*Brief*:
Retype the lines below exactly, starting at the line that contains "From the choices" and continuing through the end of the rows, with both ends included.

+++

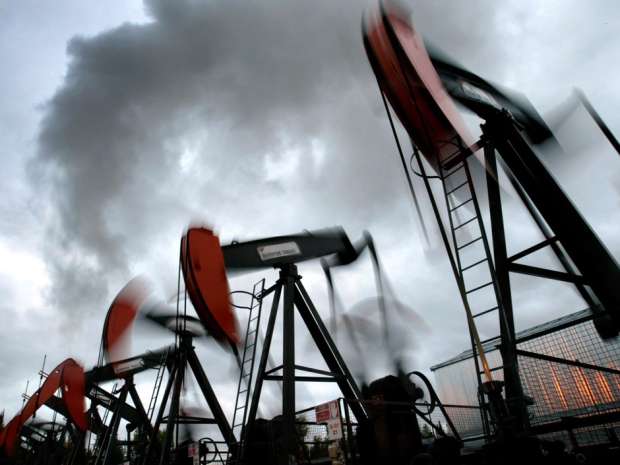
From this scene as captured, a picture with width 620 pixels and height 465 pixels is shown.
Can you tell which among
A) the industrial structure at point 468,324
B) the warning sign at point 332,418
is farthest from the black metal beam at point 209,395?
the warning sign at point 332,418

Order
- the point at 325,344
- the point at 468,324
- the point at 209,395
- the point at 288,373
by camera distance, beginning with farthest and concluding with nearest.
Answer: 1. the point at 209,395
2. the point at 325,344
3. the point at 288,373
4. the point at 468,324

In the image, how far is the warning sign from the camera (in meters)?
4.80

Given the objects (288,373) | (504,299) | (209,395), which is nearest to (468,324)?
(504,299)

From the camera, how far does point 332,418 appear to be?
192 inches

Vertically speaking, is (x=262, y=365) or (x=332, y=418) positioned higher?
(x=262, y=365)

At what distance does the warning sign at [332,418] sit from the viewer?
4801 millimetres

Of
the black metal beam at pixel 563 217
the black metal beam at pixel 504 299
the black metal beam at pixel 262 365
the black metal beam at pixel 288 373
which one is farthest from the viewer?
the black metal beam at pixel 262 365

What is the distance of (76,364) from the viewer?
1289 centimetres

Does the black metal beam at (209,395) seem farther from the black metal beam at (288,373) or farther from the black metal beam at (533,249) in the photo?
the black metal beam at (533,249)

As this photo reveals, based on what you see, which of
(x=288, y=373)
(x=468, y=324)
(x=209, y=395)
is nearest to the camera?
(x=468, y=324)

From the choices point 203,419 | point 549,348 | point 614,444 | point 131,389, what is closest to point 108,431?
point 131,389

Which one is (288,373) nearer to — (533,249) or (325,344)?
(325,344)

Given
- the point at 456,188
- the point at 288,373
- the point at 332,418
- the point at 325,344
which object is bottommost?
the point at 332,418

+++

*Output*:
From the choices point 203,419 | point 549,348 | point 614,444 | point 131,389, what is closest to point 108,431?
point 131,389

Which one is (288,373) nearer to — (533,249) or (325,344)?
(325,344)

Given
- the point at 456,188
- the point at 288,373
- the point at 332,418
- the point at 325,344
which object is bottommost?
the point at 332,418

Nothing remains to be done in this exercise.